YOUR GOAL :: Rewrite the community quota group text from "So despite spending" to "at the outset.", putting "scheme" wherever "initiative" appears.

TEXT BLOCK ::
· · · · ·
Many of them commented that the issue of allocating FQA’s based on an individual track record had been extensively discussed during the aforementioned 2011 consultation on Domestic Reform and had been almost universally rejected for a range of reasons that should not require repeating.[this is very much the polite version of many comments received that were significantly more blunt].

We are particularly concerned that you refer to the outcome of the DEFRA Community Quota Group project as illustrating a range of benefits for licence holders moving out of the U10m fleet pool. We would be interested to know how you have arrived at this view in light of the fact that history and experience suggests otherwise.

In brief, said history was that the MMO advertised the possibility for under tens to join together in community quota groups and invited fishermen to apply. Despite serious reservations, NUTFA recommended that groups of under tens should in fact apply, if only to gain a better understanding of what was on offer.

Out of the numerous groups that registered an initial interest, the MMO, by their own admission, chose only the 6 groups who held what they considered to be potentially viable amounts of quota, based on MMO figures and the individual track records of group members.

When the groups were provided with what that amount of quota amounted to for each group, the offer was rejected by all but one set of fishers, the Ramsgate group. The remaining groups considered that what was on offer, based on individual track records, was less than was available within the Pool and certainly insufficient to maintain a living without having to resort to leasing or going broke.

So despite spending something over £200,000 on the initiative, including employing two Community Group managers that didn’t actually have a quota group to manage, the project ended up with about 14 fishermen in the Ramsgate area making up one group at the outset.

Since the inception of this one and only group, numbers have dwindled to only three fishers at present.
It is widely recognised that the benefit of fishing from Ramsgate is that one operates on the border between areas IVc and VIId, effectively giving those fishers two bites at the quota cherry and consequently twice as much monthly quota, and therefore track record as most other fishermen in the under ten sector.
So even with this undoubted benefit, the ostensibly successful Ramsgate pilot has in fact not provided the long term benefits originally supposed.

This outcome does underline most clearly the fact that it is entirely iniquitous and unfair to attempt to impose an allocation of quota based on individual track records when those track records have been based on a false premise, that the other sector of the fleet has had a vast amount of funding to reduce capacity [that has in fact had dire and hopefully unintended consequences for the way that quota “ownership” is considered – that resulted in DEFRA ending up in the High Court facing a Judicial Review] and that we are now expected to accept widespread bankruptcy for under tens on the basis that DEFRA keep trying to persuade the world that the community quota group debacle was somehow a success that should therefore lead to the provision of individual FQA’s to the entire under ten metre fleet..

Just one of the many aspects that came from the previous consultation was the fact that officials clearly didn’t recognise or understand that until the suggestion of an under ten track record was raised, operators had never paid any attention to the notion of a personal track record as we worked from a national collective Pool. At the same time, DEFRA had also underestimated the movement of boats in our sector. Unlike large vessels that tend to stay in the same ownership for long periods, our sector fishermen tend to upgrade and downgrade their boats more often. This led to many fishermen inadvertently and unknowingly selling of both their boat and importantly their track record.
· · · · ·
LISTED RECORDS ::

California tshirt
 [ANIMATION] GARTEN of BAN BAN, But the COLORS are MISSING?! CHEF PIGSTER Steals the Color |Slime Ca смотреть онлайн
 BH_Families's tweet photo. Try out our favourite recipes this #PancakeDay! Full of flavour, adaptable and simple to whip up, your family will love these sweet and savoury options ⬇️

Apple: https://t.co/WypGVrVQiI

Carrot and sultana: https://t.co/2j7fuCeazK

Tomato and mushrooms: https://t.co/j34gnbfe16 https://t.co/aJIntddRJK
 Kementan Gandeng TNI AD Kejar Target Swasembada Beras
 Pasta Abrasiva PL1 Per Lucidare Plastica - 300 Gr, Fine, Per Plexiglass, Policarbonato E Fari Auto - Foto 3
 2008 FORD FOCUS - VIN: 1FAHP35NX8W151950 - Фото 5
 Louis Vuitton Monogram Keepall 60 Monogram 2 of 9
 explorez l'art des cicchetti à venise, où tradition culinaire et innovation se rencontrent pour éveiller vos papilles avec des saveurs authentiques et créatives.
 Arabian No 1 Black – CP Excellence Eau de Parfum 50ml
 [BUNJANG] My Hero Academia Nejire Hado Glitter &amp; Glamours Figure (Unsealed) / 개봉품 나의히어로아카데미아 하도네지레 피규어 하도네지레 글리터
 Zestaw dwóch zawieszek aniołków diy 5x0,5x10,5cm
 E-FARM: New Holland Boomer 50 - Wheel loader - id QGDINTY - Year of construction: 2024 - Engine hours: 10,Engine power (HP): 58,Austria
· · · · ·
REPLY TO THE EXERCISE ::
So despite spending something over £200,000 on the scheme, including employing two Community Group managers that didn’t actually have a quota group to manage, the project ended up with about 14 fishermen in the Ramsgate area making up one group at the outset.